Solitamente il mondo non mi appartiene. Questa affermazione risulta più precisa della solita “io non appartengo a ‘sto mondo” perché è ovvio che se il mondo non ti vuole è facile non appartenergli. La questione, invece, che è il mondo a non appartenermi è già meno ovvia. Mi piacerebbe non fosse così, ma è un dato di fatto che ben poco al mondo mi appartiene, tutto intero mi riesce del tutto impossibile.

Guardo quindi dalla fessura ciò che vorrei fosse mio. Mio mio mio. Proprio il significato che un bimbo dà al possessivo di prima persona: mio.
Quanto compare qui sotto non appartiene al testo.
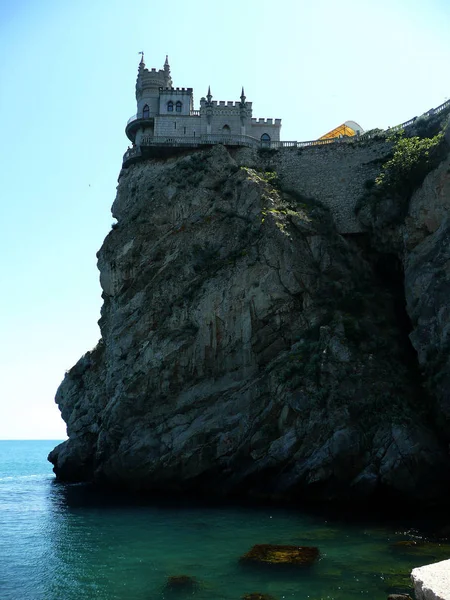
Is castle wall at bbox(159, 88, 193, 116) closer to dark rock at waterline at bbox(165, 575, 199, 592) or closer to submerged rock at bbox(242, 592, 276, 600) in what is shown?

Una cosa quando è tua te la vivi meglio, specialmente se te la sei guadagnata perché apprezzandola non la vai a sprecare. Non si pretende di averle gratis le cose, soltanto di averle prima o poi. Certo che si cambia idea, certo che le cose che non hai sembrano più luccicanti di quelle che hai già, certo che l’avidità è una brutta bestia, certo che chi troppo ha nulla stringe, certo che c’è chi non ha nulla eppure è felice, certo certo certo. Non sto qui a discutere l’ovvio, sto solo valutando questa prima frase che mi è uscita e che non sapevo di avere:

“Solitamente il mondo non mi appartiene… “

Perché sto sempre fuori assetto, in un modo o nell’altro, perché anche quando sono presente è come se fossi altrove in una parte seppur remota del mio cervello, perché c’è sempre un qui o un lì che mi sfugge e che alla fine lascio andare senza ripensamenti o struggimenti sparsi. Lo so, sono alla frutta. Mi sto lamentando di che cosa? Cosa diavolo sto dicendo?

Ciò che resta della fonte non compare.